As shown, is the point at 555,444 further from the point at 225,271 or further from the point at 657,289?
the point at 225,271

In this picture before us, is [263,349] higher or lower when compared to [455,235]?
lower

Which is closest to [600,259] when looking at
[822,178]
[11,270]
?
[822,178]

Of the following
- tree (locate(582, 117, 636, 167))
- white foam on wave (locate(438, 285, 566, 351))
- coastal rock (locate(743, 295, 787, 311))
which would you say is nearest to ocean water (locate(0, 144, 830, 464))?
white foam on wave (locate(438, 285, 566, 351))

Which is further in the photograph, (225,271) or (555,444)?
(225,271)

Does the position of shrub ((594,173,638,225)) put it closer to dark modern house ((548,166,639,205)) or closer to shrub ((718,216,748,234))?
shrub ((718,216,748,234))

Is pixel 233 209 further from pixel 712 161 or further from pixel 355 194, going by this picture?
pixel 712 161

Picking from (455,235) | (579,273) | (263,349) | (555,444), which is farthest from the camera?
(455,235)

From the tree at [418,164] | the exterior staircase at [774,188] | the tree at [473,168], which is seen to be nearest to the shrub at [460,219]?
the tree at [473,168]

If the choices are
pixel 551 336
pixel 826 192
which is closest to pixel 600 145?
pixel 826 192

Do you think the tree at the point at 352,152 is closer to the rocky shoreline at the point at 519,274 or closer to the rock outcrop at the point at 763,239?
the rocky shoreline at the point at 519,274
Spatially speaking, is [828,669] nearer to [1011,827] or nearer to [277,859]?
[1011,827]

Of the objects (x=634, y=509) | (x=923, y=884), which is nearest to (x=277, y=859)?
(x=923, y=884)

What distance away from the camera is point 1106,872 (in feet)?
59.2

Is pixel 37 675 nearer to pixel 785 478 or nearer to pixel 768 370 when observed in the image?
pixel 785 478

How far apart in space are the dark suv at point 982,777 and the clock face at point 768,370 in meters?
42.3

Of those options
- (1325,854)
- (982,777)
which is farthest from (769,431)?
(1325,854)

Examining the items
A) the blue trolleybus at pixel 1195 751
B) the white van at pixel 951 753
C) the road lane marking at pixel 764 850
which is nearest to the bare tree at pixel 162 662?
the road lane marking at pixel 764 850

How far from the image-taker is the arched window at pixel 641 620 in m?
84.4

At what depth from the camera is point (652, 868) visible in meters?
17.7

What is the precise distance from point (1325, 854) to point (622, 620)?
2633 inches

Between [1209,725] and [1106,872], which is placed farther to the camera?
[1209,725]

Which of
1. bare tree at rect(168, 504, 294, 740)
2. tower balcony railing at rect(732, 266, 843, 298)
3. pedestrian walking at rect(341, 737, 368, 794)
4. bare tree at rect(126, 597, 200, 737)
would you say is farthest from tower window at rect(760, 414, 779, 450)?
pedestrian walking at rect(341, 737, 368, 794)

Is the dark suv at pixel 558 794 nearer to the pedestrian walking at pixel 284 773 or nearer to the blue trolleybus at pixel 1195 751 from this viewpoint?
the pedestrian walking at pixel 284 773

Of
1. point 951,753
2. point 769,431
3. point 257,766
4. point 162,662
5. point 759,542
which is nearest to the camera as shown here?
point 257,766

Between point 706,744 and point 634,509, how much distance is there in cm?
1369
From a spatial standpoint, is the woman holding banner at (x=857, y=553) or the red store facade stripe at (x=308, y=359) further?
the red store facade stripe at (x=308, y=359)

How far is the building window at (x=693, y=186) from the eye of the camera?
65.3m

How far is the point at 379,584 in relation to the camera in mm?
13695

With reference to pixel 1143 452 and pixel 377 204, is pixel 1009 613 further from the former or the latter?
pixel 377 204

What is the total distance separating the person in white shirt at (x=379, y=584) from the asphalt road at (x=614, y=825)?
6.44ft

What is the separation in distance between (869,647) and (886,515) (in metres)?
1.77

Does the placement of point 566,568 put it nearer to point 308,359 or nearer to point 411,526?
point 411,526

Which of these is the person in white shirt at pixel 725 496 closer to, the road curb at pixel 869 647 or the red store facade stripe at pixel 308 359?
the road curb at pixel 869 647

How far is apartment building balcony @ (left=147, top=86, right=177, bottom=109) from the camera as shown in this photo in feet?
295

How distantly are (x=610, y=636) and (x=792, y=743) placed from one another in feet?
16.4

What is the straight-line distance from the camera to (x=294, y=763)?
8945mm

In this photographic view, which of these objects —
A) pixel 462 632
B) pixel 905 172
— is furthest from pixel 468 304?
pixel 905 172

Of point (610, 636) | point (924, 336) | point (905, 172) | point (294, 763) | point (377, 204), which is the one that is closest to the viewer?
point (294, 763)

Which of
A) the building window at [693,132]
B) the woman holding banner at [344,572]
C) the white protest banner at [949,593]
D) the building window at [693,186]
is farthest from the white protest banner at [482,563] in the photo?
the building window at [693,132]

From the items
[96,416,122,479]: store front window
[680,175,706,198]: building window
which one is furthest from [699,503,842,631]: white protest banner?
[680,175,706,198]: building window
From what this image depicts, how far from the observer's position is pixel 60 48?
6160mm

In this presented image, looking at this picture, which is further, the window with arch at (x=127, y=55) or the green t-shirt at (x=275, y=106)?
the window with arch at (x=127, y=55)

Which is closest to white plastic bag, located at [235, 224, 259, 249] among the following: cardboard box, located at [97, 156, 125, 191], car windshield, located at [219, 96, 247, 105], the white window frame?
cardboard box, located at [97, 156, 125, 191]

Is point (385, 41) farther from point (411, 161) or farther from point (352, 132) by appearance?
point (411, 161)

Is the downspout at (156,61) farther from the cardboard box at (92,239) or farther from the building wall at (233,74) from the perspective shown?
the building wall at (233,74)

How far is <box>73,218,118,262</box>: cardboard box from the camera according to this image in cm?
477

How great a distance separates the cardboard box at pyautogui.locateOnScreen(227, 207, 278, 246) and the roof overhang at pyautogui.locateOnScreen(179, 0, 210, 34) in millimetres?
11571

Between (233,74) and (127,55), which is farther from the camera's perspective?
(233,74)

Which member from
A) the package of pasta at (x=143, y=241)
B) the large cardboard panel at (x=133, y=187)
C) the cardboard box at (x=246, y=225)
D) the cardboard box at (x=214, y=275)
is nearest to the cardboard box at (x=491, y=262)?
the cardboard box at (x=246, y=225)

WORK TO DO
Recast the items from the line with "Which is closest to white" through the end of the items as a two-column CSV with the headers item and answer. Give one row per item, put each field in quotation marks, and replace line breaks with spaces.

TASK SOLUTION
item,answer
"Which is closest to white plastic bag, located at [235, 224, 259, 249] among the following: cardboard box, located at [97, 156, 125, 191], car windshield, located at [219, 96, 247, 105], the white window frame?","cardboard box, located at [97, 156, 125, 191]"
"Is point (385, 41) farther from point (411, 161) or farther from point (352, 132) by appearance?","point (411, 161)"
"Is the downspout at (156,61) farther from the cardboard box at (92,239) or farther from the building wall at (233,74) from the perspective shown?","the building wall at (233,74)"
"How far is <box>73,218,118,262</box>: cardboard box from the camera according to this image in cm?","477"
"How great a distance separates the cardboard box at pyautogui.locateOnScreen(227, 207, 278, 246) and the roof overhang at pyautogui.locateOnScreen(179, 0, 210, 34) in millimetres?","11571"
"Between (233,74) and (127,55), which is farther from the camera's perspective?","(233,74)"
"Which member from A) the package of pasta at (x=143, y=241) B) the large cardboard panel at (x=133, y=187) C) the cardboard box at (x=246, y=225) D) the cardboard box at (x=214, y=275) is nearest to the cardboard box at (x=491, y=262)?","the cardboard box at (x=246, y=225)"